Nach ein paar Tagen Funkstille, als sie erneut diese Stimme hörte, bemerkte sie, dass sie keinerlei Bedauern mehr empfand. Alles, was blieb, war tiefe Abneigung und Ekel.
Otto war einen Moment lang überrascht. Offensichtlich hatte er nicht erwartet, dass sie so endgültig reagieren würde. Früher dauerten ihre kalten Kriege nie länger als ein paar Stunden, sie hatte immer den ersten Schritt gemacht, um sich zu versöhnen, und ihn behutsam zu beruhigen.
Doch diesmal ließ Ina ihm keine Chance. Otto spürte ein leichtes Unbehagen und milderte seinen Tonfall:
"Okay, ich gebe zu, dass es übertrieben war, dass ich nicht zum Standesamt gegangen bin.
Ich entschuldige mich, bitte hör auf damit, einverstanden?"
Ina lachte spöttisch.
"Hast du Menschenverstand verloren? Wir sind getrennt. Ruf mich nicht nochmal an."
"Ina, übertreib es nicht!" Otto brüllte.
Ina rollte mit den Augen, wollte gerade auflegen, da öffnete sich plötzlich die Badezimmertür.
Sie sah auf, Armin kam heraus, nur in ein Handtuch gewickelt. Sein perfekt definierter Bauch, die scharfen Linien der Muskeln, ließen sie den Telefonhörer fast vergessen.
"Wer war das am Telefon?" Armin trat näher, die Augenbraue hochgezogen, ein Blick auf das Handy war genug, um zu wissen, worum es ging.
Inas Blick blieb an seiner definierten Brust haften; sie war völlig abgelenkt.

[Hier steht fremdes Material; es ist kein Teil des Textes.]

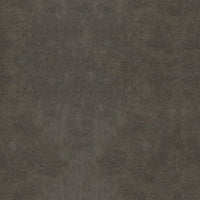 Bull 18 fabric (dark grey), detail, Dining Chair Lecce 6703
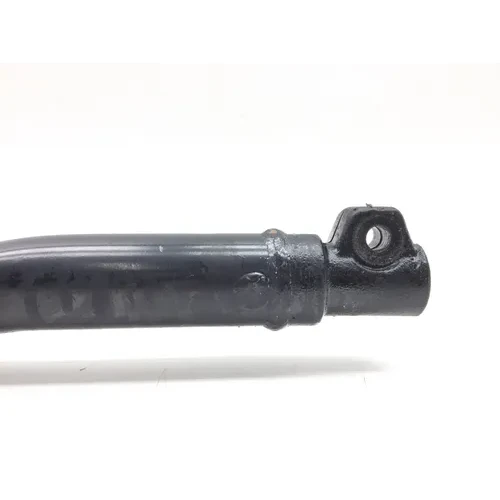 Steering Column Shaft 2010 Can-Am Spyder RS-S Roadster SE5 2848A 14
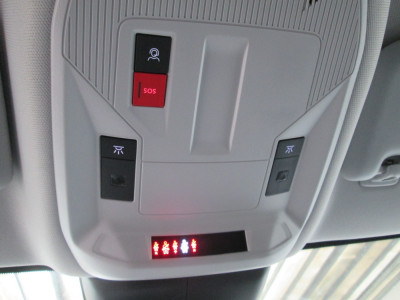 Opel Astra Gebrauchtwagen Opel Astra Gebrauchtwagen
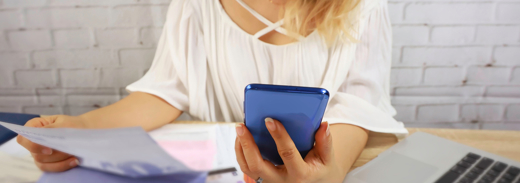 Shutterstock 1761038471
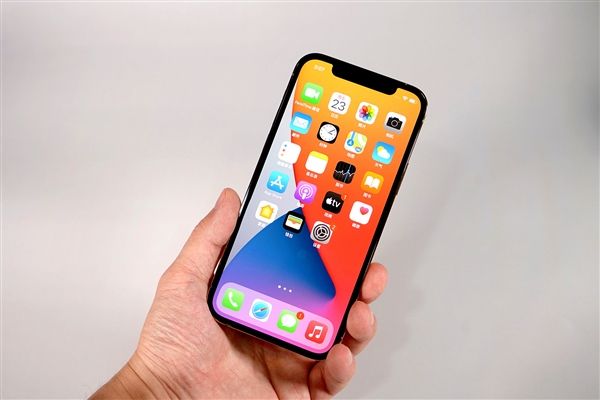 大丰苹果手机维修分享iOS 14.2修订版已到，专属iPhone 12系列 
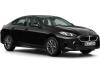 BMW 216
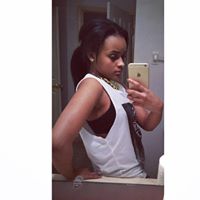 Kay Spencer Photo 19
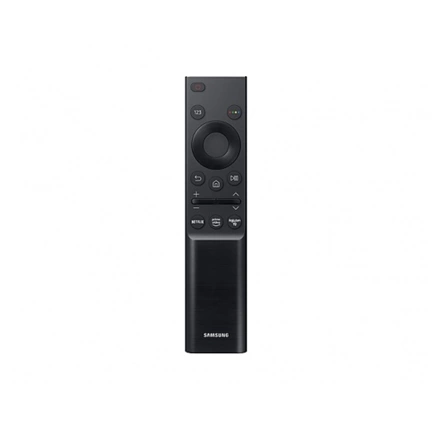SAMSUNG 75" AU7102 Crystal UHD 4K Smart TV (2021)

Am anderen Ende des Telefons hörte Otto die männliche Stimme und explodierte:
"Ina! Du bist da mit einem Mann? Wer ist er?!"
Armin nahm das Handy aus Inas Hand, ein kühler, düsterer Glanz blitzte in seinen Augen auf:
"Keine Eile. Bald wirst du erfahren, wer ich bin."